The prime minister of India’s appalling record should be deplored, not celebrated with an award.


It is one thing for a political leader to come to power in his country by exploiting the darkest nationalistic instincts of its electorate. It is quite another thing for such a man to be awarded an international prize and embraced as a statesman by the most powerful and influential country in the world. The former reflects a familiar and vexing paradox of democracy – its deliberate subversion from within. The latter is entirely gratuitous and speaks to the collapse of any sense of international political morality.

The Gates Foundation has announced it is bestowing a prestigious annual award on prime minister Narendra Modi of India. And in advance of the UN general assembly meeting in New York, Donald Trump flew down to Houston, Texas, to welcome him at an event charmingly dubbed the “Howdy Modi” rally.

Yet it was less than 15 years ago that Modi was denied a visa to the US, the only person in the world ever to have been banned under the International Religious Freedom Act. That’s because in 2002, when he was chief minister of Gujarat, Modi helped create the conditions for a three-day anti-Muslim riot that resulted in rape, murder and the burning of homes. It has been widely described as state terrorism and ethnic cleansing.
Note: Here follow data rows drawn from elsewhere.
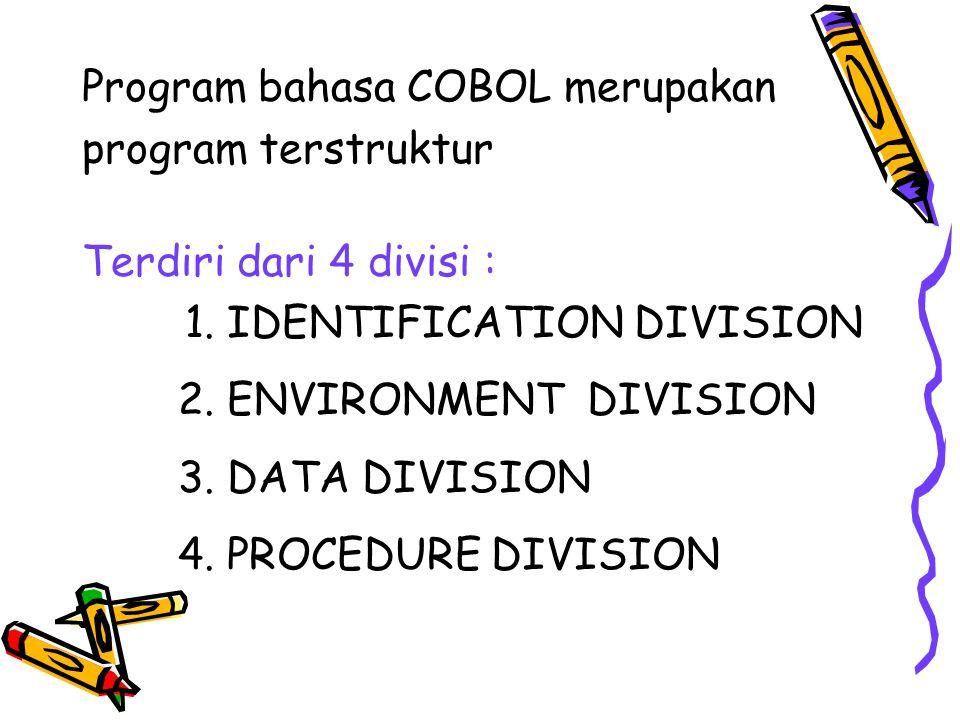 Program bahasa COBOL merupakan program terstruktur Terdiri dari 4 divisi : 1. IDENTIFICATION DIVISION 2. ENVIRONMENT DIVISION 3. DATA DIVISION 4. PROC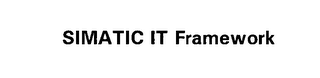 mark for SIMATIC IT FRAMEWORK, trademark #76416279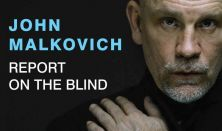 JOHN MALKOVICH - REPORT ON THE BLIND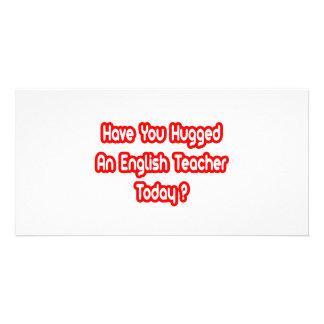 Você abraçou um professor de inglês hoje? cartões com foto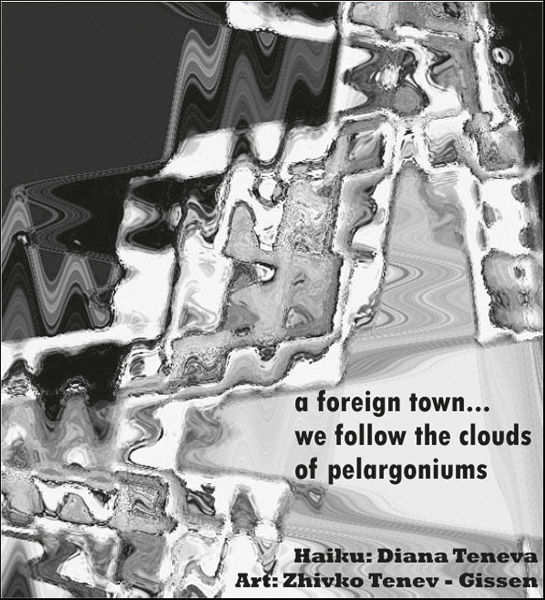 'a foreign town... / we follow the clouds / of pelargoniums' by Diana Teneva. Art by Zhivko Temev-Gissen.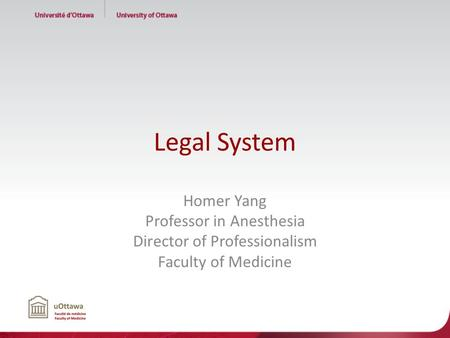 Legal System Homer Yang Professor in Anesthesia Director of Professionalism Faculty of Medicine.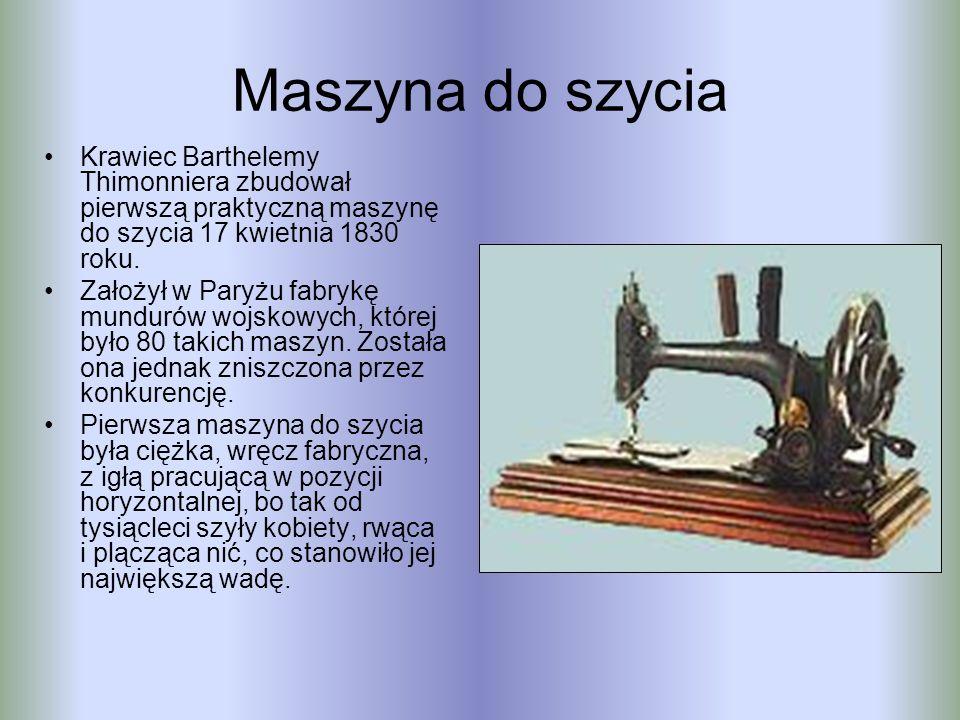 Maszyna do szycia Krawiec Barthelemy Thimonniera zbudował pierwszą praktyczną maszynę do szycia 17 kwietnia 1830 roku.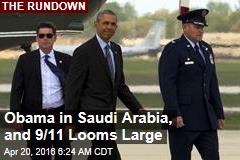 Obama in Saudi Arabia, as 9/11 Looms Large Again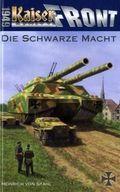 Kaiserfront 1949 - Die Schwarze Macht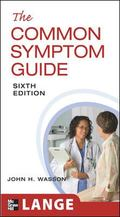 The common symptom Guide 6/e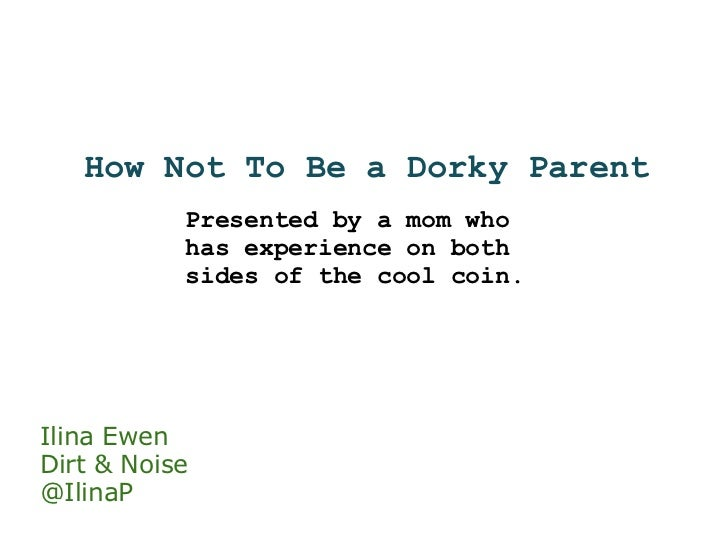 How Not To Be a Dorky Parent Presented by a mom who has experience on both sides of the cool coin. Ilina Ewen Dirt & Noise...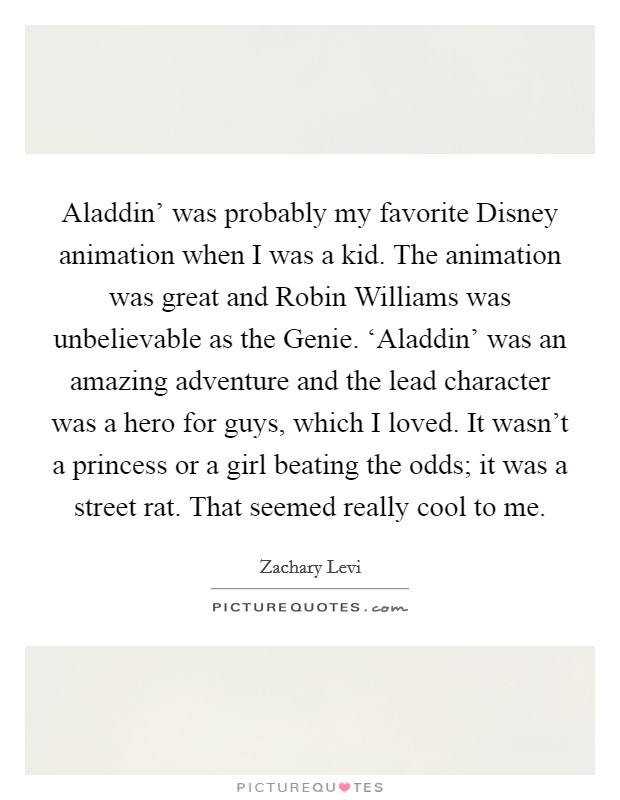Aladdin' was probably my favorite Disney animation when I was a kid. The animation was great and Robin Williams was unbelievable as the Genie. 'Aladdin' was an amazing adventure and the lead character was a hero for guys, which I loved. It wasn't a princess or a girl beating the odds; it was a street rat. That seemed really cool to me Picture Quote #1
Now, as prime minister of India, Modi presides over a culture where acts of hate against Muslims occur daily across the nation, and also against Dalits, the lowest group in the Hindu caste system. There is a massive record of their humiliation, including repeated sexualised violence against women and young girls from those groups, and frequent lynchings of men, echoing a dark period in the history of the US. Not only are these barbarities rarely prosecuted, but those who attempt to intervene to stop them are often punished.